Authorized Entry
Originally written Saturday, January 7, 2006 (cont.)
When we returned to Trudy’s space, the trio had grown bored of BS and had moved on to Gin Rummy. Dennis and I could hear laughter reverberating through the halls, and we caught the end of one of Trudy’s personal fables, heftier in entertainment value than in veracity. Something about garlic and chickens and visiting her extended family’s farm. This time she wasn’t even trying to make it sound plausible; we all knew she had been an urban girl from an urban family.
Patrick already had a smile on his face from laughing at Trudy’s story, and as I came through the hallway, he flashed it at me amiably. But when Dennis appeared behind me, the smile suddenly seemed to… not exactly fade, but it looked as if he were deliberately keeping it from doing so. As we’d traversed the mostly darkened passages, Dennis had told me about how he’d tried not to worry or wonder about Patrick’s lack of communication over the past few days. He knew he was with Trudy on Wednesday but had only heard from him once since then, a text message that came through late Thursday night after he’d gone to bed with only the vaguest guesses as to his boyfriend’s whereabouts and a conviction to trust that he’d call if and when he could (in the process suppressing the suspicion that this conviction was a tad naïve). Now, it wasn’t as if Patrick was sad to see him; it was more as if he was disappointed to see him here. When Dennis came over and kissed him hello, Patrick was the one who grasped behind his partner’s neck and held him for an extra moment, taking Dennis’s hand in his free one and intertwining their fingers. “I missed you,” he whispered. “I’m sorry I didn’t call.”
“It’s OK. Marya explained.” It was a sweet, almost mushy moment.
But when Trudy broke in—“I gotta stop hanging around you fairies. That’s all you wanna do when you get together.”—and Dennis sank self-consciously into the seat across the table, Patrick switched gears and returned to his earlier jocularity.

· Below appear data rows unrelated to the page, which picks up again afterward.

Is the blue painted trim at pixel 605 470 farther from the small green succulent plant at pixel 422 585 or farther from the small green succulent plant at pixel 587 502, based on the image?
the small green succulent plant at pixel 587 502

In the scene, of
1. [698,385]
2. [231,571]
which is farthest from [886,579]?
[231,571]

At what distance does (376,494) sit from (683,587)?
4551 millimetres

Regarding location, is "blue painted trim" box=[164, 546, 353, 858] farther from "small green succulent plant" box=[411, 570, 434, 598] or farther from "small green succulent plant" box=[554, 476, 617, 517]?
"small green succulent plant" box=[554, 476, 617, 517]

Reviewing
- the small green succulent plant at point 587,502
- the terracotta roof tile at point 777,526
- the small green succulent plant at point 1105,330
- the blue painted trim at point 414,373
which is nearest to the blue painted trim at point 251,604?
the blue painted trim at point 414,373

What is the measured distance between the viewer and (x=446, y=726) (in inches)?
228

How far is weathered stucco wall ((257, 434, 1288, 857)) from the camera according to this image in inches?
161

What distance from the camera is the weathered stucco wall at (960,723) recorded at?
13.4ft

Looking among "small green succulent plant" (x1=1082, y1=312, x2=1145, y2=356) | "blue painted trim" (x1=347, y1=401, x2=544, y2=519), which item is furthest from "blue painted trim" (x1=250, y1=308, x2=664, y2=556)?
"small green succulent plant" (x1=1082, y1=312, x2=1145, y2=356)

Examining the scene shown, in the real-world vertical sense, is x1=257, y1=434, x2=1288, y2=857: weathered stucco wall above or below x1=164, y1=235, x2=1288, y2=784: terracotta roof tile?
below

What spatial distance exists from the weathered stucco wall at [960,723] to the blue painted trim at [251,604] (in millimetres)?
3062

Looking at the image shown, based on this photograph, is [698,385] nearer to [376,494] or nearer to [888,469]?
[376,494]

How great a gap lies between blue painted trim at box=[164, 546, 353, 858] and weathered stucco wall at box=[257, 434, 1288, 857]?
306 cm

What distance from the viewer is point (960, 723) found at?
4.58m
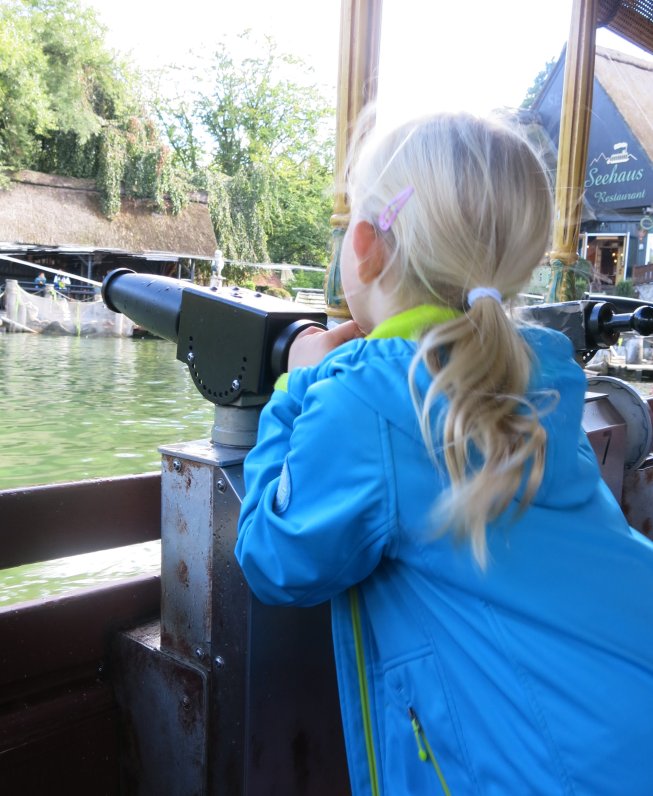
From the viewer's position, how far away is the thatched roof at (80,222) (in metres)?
22.3

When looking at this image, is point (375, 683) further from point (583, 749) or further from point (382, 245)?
point (382, 245)

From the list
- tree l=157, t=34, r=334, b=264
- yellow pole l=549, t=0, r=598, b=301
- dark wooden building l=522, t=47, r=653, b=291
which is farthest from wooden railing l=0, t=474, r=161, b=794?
tree l=157, t=34, r=334, b=264

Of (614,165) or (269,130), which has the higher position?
(269,130)

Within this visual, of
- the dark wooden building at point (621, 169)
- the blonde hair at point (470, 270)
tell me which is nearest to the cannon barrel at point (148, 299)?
the blonde hair at point (470, 270)

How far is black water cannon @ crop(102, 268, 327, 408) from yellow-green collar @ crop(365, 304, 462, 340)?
6.1 inches

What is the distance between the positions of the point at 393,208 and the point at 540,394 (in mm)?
204

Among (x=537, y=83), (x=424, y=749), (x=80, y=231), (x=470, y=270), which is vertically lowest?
(x=424, y=749)

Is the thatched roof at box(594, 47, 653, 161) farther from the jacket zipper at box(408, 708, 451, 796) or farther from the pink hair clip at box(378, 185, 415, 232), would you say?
the jacket zipper at box(408, 708, 451, 796)

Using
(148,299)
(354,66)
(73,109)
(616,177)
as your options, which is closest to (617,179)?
(616,177)

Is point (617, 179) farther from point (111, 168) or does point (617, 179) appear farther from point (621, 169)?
point (111, 168)

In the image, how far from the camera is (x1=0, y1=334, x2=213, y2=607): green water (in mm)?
2273

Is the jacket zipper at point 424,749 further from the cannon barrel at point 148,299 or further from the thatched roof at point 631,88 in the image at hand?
the thatched roof at point 631,88

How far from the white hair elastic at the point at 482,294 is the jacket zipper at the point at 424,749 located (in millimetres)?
341

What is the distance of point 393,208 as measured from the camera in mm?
665
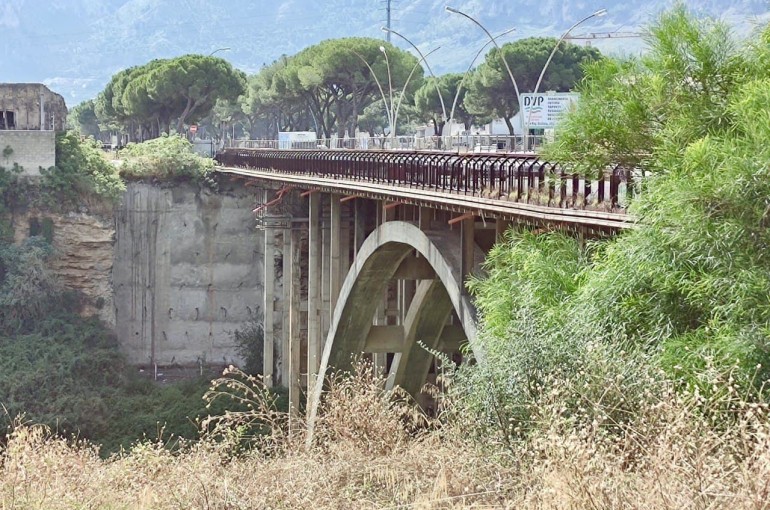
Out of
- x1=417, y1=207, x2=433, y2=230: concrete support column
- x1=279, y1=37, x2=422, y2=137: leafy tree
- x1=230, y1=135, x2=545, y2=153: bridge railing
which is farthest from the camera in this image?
x1=279, y1=37, x2=422, y2=137: leafy tree

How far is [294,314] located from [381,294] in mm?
11537

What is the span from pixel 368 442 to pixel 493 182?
480cm

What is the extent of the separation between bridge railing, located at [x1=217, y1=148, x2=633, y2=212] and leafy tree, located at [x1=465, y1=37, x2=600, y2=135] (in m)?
32.2

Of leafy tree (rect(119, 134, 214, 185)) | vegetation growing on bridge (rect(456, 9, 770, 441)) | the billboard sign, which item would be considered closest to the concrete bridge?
vegetation growing on bridge (rect(456, 9, 770, 441))

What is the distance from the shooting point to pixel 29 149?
145ft

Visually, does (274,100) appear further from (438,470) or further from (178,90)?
(438,470)

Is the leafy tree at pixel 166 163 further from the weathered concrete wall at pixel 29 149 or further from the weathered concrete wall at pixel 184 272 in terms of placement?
the weathered concrete wall at pixel 29 149

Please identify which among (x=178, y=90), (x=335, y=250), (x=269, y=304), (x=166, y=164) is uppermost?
(x=178, y=90)

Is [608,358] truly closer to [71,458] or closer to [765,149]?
[765,149]

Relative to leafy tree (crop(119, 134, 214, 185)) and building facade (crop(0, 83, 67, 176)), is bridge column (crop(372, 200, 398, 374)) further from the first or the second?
building facade (crop(0, 83, 67, 176))

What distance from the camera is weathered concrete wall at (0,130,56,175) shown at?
44.1 metres

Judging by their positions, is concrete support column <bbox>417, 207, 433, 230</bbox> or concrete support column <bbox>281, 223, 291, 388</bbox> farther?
concrete support column <bbox>281, 223, 291, 388</bbox>

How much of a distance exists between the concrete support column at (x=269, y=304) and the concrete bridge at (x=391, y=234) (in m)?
0.05

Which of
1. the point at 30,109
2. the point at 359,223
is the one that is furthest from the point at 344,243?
the point at 30,109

Lacking a fifth chair, I stood at the corner of the table and surveyed my companions. This was the first time we’d all been in the same place at the same time, and it struck me that this was the perfect circumstance for a group meeting. With my back straight and my arms folded, I felt a little like a corporate CEO or a military general, ready to brief the staff on our next campaign, and it made me chuckle. If our lives were a melodramatic film or TV series and this a pivotal plot moment, then that is exactly what I would have been doing.
Instead, I dragged a few cinder blocks in from the hallway and built a makeshift stool. I sat down, got myself dealt into the game, and filled them in on my conversation with Richard.